They belonged to someone else.

It’s him. It’s Cillian.

But that was just for a second as the pain in his jaw and cheek throbbed.

“Hank, what the—”

“You guys get on out of here,” the bartender said, obviously annoyed.

Hank grabbed a bar stool and chucked it toward the bar. It hit the edge and snapped in pieces. The bartender didn’t hesitate.
He took the palm of his hand and slapped it over Hank’s head.

“Get outta here now or I call the cops, Hank.”

Hank was still muttering something as Dennis stood up.

“You’re both part of them! You’re with them! I can see through you!” Hank bolted out the door.

Dennis felt even more dizzy than before.

“What a head case,” the bartender said.

Dennis gave him an extra twenty. “Sorry about that.”

“Yeah, sure. You might want to see where he took off to.”

Outside on the street, the misty drizzle felt refreshing. Dennis walked down the block and saw a figure next to the truck.

He’s so drunk he can’t even get into his own car.

Dennis called out, but as he jogged toward his friend, he could see the terror on Hank’s face.

“No no no no no no!” Hank shouted over and over again.

The big guy was in tears. As Dennis reached the opposite side of the truck, he could see Hank sobbing, blabbering, trying
desperately to get inside.

“Don’t hurt me! Please, don’t hurt me! Don’t take me away! Don’t!”

“Hank—man! What? What’s wrong?”

Dennis lurched around the vehicle, and Hank suddenly fell to the street, his hands covering his head and his face, his voice
like a small child’s, his wailing continuing.

“Don’t hurt me! Don’t touch me! Not again! Not anymore!”

Dennis went to offer a hand to Hank, but the shrieking only grew louder.
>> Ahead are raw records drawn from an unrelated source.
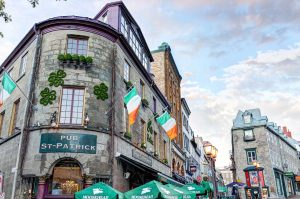 5 platos irlandeses para celebrar Saint Patrick's Day
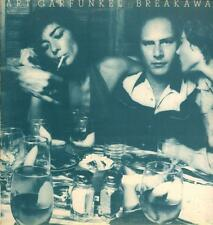 Art Garfunkel(Vinyl LP)Breakaway-CBS-86002-UK-1975-Ex/VG
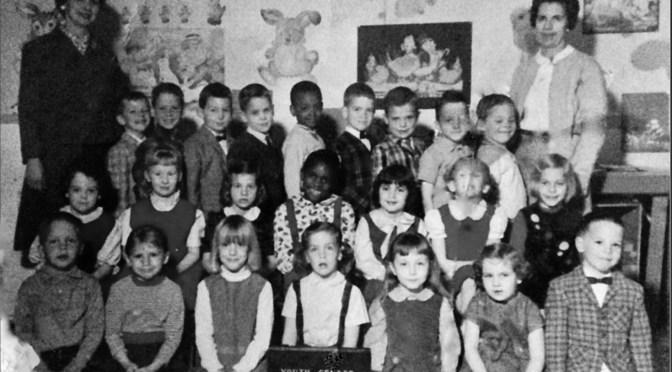 Retro Youth Center P.M. Kindergarten Class Act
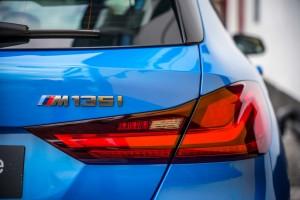 BMW M135i xDrive_L-shape LED Tail Light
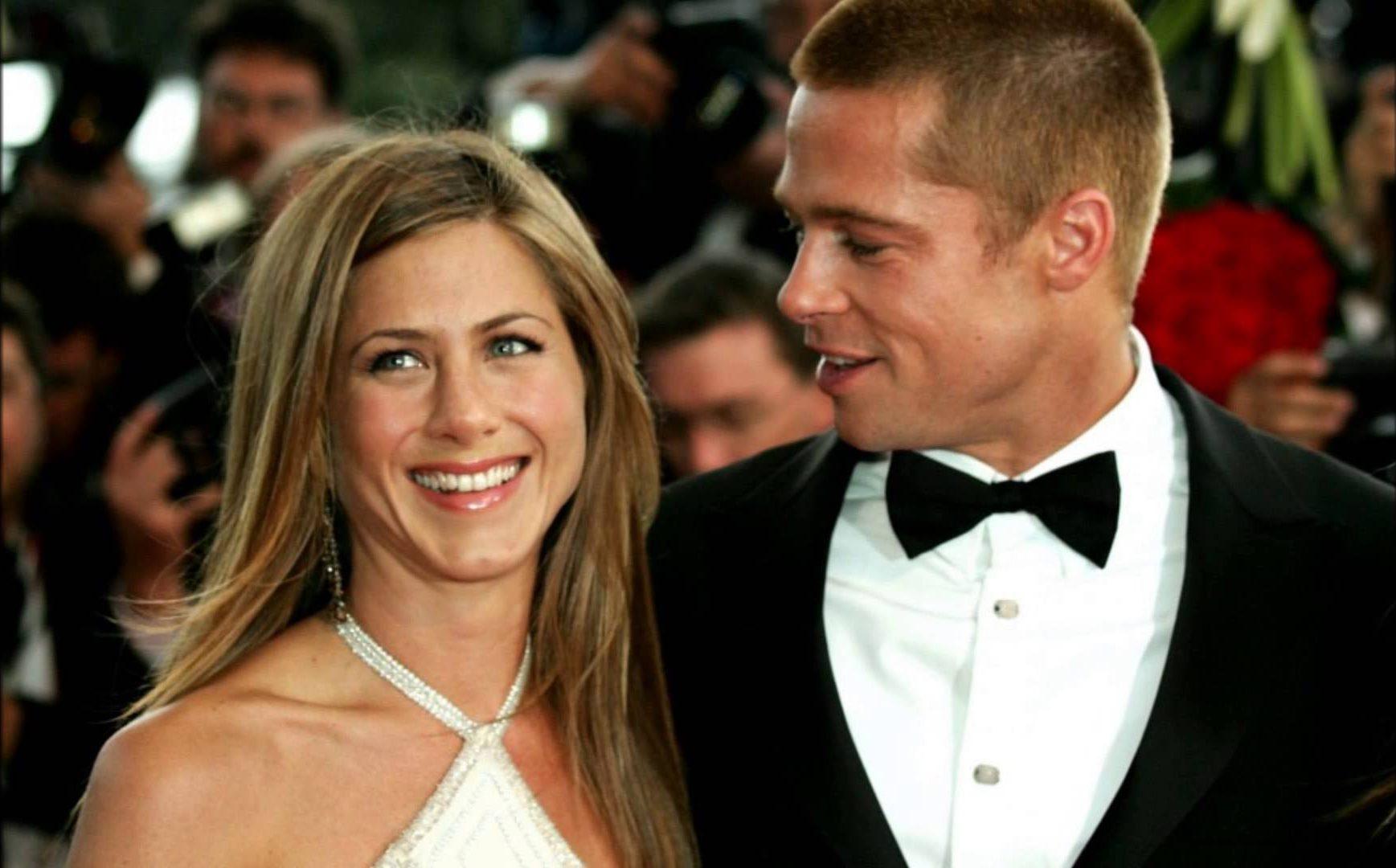 Jennifer Aniston e Brad Pitt quando ainda eram um casal
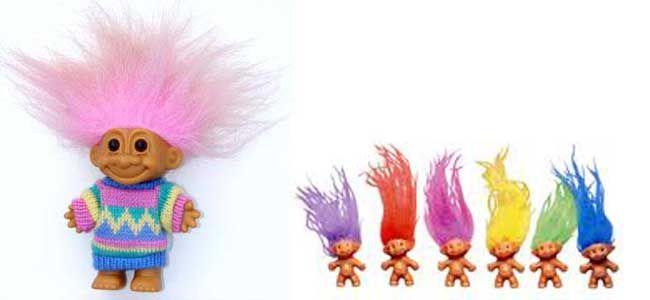 90s Troll Dolls 90s troll doll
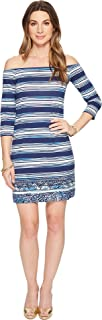 Womens Laurana Off The Shoulder Dress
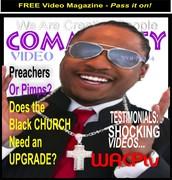 False Preacher?
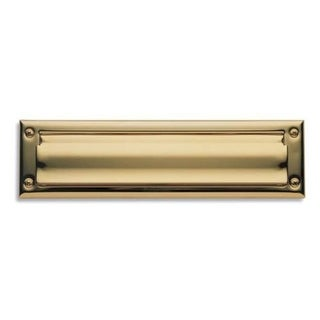 Baldwin 14 Package Sized Spring Tension Brass Letter Box Plate with Hinged Interior Cover (More options available)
He backed up.

“Please just leave me be! Please go away! Go away! Take your evil somewhere else!”

Dennis had no idea what he was seeing, what he was experiencing. Hank looked terrified, like a ten-year-old boy screaming
at a talking skeleton.

Dennis could feel himself shaking, the light rain falling on his forehead and his cheeks.

“Just go!” Hank shouted as if his very life depended on it. “Please go. Go and leave me be!”

So Dennis left him.

And as he walked back to his vehicle, he couldn’t stop shaking.

2007

When will they learn? When will they ever get it in their heads that it’s not about the work, it’s not about the pages or
the word count—it’s about feeling the words, about living them. And you can’t know until you’ve lived them and tasted them.

Rain dripped off the window ledges, the fading sun hidden behind afternoon clouds, the soggy night descending.

Cillian knew that’s when the demons would come, when the visions would resume, when he would be able to write.

For some time now he would start to get a headache about midday. He worked odd hours serving tables, which didn’t help the
headaches. Sometimes the sun would make his mind hurt, as though he were a vampire. He dreaded the days because they lasted
so long.

But night would come, just like the approaching evening right now, and that’s when things would change.

Nobody would believe him, but he didn’t have to make anybody believe. People were fools, and fools were only interested in
themselves. They didn’t take the time to notice. But he noticed. He watched. He smelled and listened and touched. He waited.
He enjoyed.

And the darkness would cover him like a blanket, smothering him, burning him.

Sometimes he would find himself hunched over at the small desk typing away, his fingers cut and bleeding.

Sometimes he would wake up naked with a notebook in hand and scribbles and drawings and a pen that thankfully wasn’t stuck
in his side like one time years ago.

Sometimes he would try to combat the darkness with alcohol, but that didn’t help. Bob had given him some drugs to try, but
they didn’t help.

Life was full of spirits, full of voices, full of brokenness, and he opened the window at night and swallowed it in and let
it cover and corrode until he woke up somewhere not remembering the last six or eight hours of his life.

The rain fell. Sometimes he would go outside and sit in the street and wait for oncoming cars to approach and nearly hit him
and swerve and honk their horns. That was amusing.

They don’t understand, and they can’t see what the words are really for, what they really mean, what the story really is.

Somebody turned down the light, like a dimmer slowly turning off.

He thought of the hypocrite author who had lost it, the poser who still pawned off used goods and useless stories.

You don’t even believe in God, and that’s sad because I know better. I know I believe in God, so what does that make you?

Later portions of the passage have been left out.